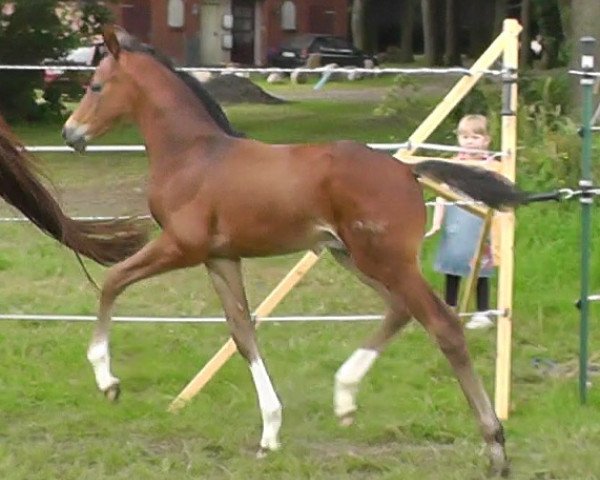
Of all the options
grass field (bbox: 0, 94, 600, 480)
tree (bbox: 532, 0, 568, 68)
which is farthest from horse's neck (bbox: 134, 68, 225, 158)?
tree (bbox: 532, 0, 568, 68)

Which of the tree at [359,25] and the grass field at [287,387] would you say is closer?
the grass field at [287,387]

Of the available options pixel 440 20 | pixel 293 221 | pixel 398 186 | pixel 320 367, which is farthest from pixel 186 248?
pixel 440 20

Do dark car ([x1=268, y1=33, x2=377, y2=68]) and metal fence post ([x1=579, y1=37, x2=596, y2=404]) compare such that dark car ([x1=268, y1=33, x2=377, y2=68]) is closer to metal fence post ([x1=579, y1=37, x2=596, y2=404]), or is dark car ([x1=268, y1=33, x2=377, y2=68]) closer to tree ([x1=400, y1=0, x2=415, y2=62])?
tree ([x1=400, y1=0, x2=415, y2=62])

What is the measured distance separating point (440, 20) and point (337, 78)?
741 centimetres

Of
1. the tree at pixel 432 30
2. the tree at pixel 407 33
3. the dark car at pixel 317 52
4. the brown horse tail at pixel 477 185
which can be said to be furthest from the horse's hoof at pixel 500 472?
the tree at pixel 407 33

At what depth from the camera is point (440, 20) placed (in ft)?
141

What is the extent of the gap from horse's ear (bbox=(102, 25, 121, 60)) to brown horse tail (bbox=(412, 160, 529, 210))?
1261mm

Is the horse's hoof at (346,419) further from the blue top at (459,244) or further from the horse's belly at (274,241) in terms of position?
the blue top at (459,244)

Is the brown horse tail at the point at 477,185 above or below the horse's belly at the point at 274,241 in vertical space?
above

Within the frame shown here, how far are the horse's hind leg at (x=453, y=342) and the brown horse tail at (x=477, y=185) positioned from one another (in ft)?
1.08

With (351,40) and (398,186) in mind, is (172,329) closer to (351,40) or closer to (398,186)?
(398,186)

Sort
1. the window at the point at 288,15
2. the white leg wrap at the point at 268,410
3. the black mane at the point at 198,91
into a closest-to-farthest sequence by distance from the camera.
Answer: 1. the white leg wrap at the point at 268,410
2. the black mane at the point at 198,91
3. the window at the point at 288,15

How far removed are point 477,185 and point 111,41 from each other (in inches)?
57.6

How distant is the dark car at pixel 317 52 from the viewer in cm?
4156
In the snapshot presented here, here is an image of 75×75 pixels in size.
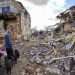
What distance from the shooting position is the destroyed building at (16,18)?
352 centimetres

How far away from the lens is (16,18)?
357 centimetres

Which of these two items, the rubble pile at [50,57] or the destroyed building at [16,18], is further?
the destroyed building at [16,18]

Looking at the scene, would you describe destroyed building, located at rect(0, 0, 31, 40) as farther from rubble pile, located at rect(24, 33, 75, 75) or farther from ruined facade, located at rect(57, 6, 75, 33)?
ruined facade, located at rect(57, 6, 75, 33)

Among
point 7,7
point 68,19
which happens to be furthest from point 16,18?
point 68,19

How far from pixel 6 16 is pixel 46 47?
3.12ft

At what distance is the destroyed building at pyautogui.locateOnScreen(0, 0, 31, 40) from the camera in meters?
3.52

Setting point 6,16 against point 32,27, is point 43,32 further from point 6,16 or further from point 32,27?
point 6,16

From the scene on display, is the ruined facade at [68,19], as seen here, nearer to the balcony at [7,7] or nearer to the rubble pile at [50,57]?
the rubble pile at [50,57]

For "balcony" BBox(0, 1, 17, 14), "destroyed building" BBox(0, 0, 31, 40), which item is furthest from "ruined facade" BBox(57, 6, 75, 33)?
"balcony" BBox(0, 1, 17, 14)

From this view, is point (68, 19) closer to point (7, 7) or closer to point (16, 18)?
point (16, 18)

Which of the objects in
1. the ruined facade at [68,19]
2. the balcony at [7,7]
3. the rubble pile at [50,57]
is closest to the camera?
the rubble pile at [50,57]

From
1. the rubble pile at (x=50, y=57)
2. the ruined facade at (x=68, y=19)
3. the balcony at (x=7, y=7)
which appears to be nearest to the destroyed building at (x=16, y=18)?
the balcony at (x=7, y=7)

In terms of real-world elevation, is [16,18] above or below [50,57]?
above

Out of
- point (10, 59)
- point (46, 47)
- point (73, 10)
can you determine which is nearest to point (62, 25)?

.....

Copy every item above word for word, leaving out the pictures.

◆ Correct result:
Of all the options
grass field (bbox: 0, 94, 600, 480)
tree (bbox: 532, 0, 568, 68)
which is farthest from horse's neck (bbox: 134, 68, 225, 158)?
tree (bbox: 532, 0, 568, 68)

Which of the tree at [359,25] and the grass field at [287,387] would you say is closer?
the grass field at [287,387]

Of the available options pixel 440 20 | pixel 293 221 | pixel 398 186 | pixel 320 367, which is farthest from pixel 186 248?
pixel 440 20

Do dark car ([x1=268, y1=33, x2=377, y2=68]) and metal fence post ([x1=579, y1=37, x2=596, y2=404]) compare such that dark car ([x1=268, y1=33, x2=377, y2=68]) is closer to metal fence post ([x1=579, y1=37, x2=596, y2=404]), or is dark car ([x1=268, y1=33, x2=377, y2=68]) closer to tree ([x1=400, y1=0, x2=415, y2=62])?
tree ([x1=400, y1=0, x2=415, y2=62])

What is the measured distance separating point (440, 20) and point (337, 78)?
741 centimetres

Of
1. the tree at pixel 432 30
2. the tree at pixel 407 33
3. the dark car at pixel 317 52
4. the brown horse tail at pixel 477 185
which can be said to be furthest from the horse's hoof at pixel 500 472?
the tree at pixel 407 33

At what depth from the camera is point (440, 20) placed (in ft)?
141

What is the extent of the gap from horse's ear (bbox=(102, 25, 121, 60)) to brown horse tail (bbox=(412, 160, 529, 210))?
1261mm

Is the horse's hoof at (346,419) further from the blue top at (459,244) or further from the horse's belly at (274,241) in terms of position?
the blue top at (459,244)

Is the brown horse tail at the point at 477,185 above or below the horse's belly at the point at 274,241 in vertical space?
above

Within the frame shown here, how far are the horse's hind leg at (x=453, y=342) and the brown horse tail at (x=477, y=185) positioned from one another (in ft)?
1.08

With (351,40) and (398,186) in mind, is (172,329) closer to (351,40) or closer to (398,186)?
(398,186)

Sort
1. the window at the point at 288,15
2. the white leg wrap at the point at 268,410
3. the black mane at the point at 198,91
into a closest-to-farthest sequence by distance from the camera.
Answer: 1. the white leg wrap at the point at 268,410
2. the black mane at the point at 198,91
3. the window at the point at 288,15

How far removed are point 477,185 and point 111,41 from each other (in inches)?
57.6

How distant is the dark car at pixel 317 52 from the viewer in cm?
4156
In the snapshot presented here, here is an image of 75×75 pixels in size.
What distance from the shooting position is the destroyed building at (16,18)?
352 centimetres

How far away from the lens is (16,18)?
357 centimetres

Which of these two items, the rubble pile at [50,57] or the destroyed building at [16,18], is further?
the destroyed building at [16,18]

Looking at the scene, would you describe destroyed building, located at rect(0, 0, 31, 40) as farther from rubble pile, located at rect(24, 33, 75, 75) or farther from ruined facade, located at rect(57, 6, 75, 33)?
ruined facade, located at rect(57, 6, 75, 33)

Among
point 7,7
point 68,19
which happens to be furthest from point 16,18?
point 68,19

How far from pixel 6 16 is pixel 46 47?
3.12ft

At what distance is the destroyed building at pyautogui.locateOnScreen(0, 0, 31, 40) from the camera in meters?
3.52

Setting point 6,16 against point 32,27, is point 43,32 further from point 6,16 or further from point 32,27?
point 6,16

From the scene on display, is the ruined facade at [68,19], as seen here, nearer to the balcony at [7,7] or nearer to the rubble pile at [50,57]?
the rubble pile at [50,57]

For "balcony" BBox(0, 1, 17, 14), "destroyed building" BBox(0, 0, 31, 40), which item is furthest from "ruined facade" BBox(57, 6, 75, 33)?
"balcony" BBox(0, 1, 17, 14)

From this view, is point (68, 19) closer to point (7, 7) or closer to point (16, 18)?
point (16, 18)

Which of the objects in
1. the ruined facade at [68,19]
2. the balcony at [7,7]
3. the rubble pile at [50,57]
is closest to the camera?
the rubble pile at [50,57]

From
1. the rubble pile at (x=50, y=57)
2. the ruined facade at (x=68, y=19)
3. the balcony at (x=7, y=7)
which appears to be nearest to the destroyed building at (x=16, y=18)?
the balcony at (x=7, y=7)

In terms of real-world elevation, is [16,18] above or below [50,57]?
above

Out of
- point (10, 59)
- point (46, 47)
- point (73, 10)
can you determine which is nearest to point (62, 25)?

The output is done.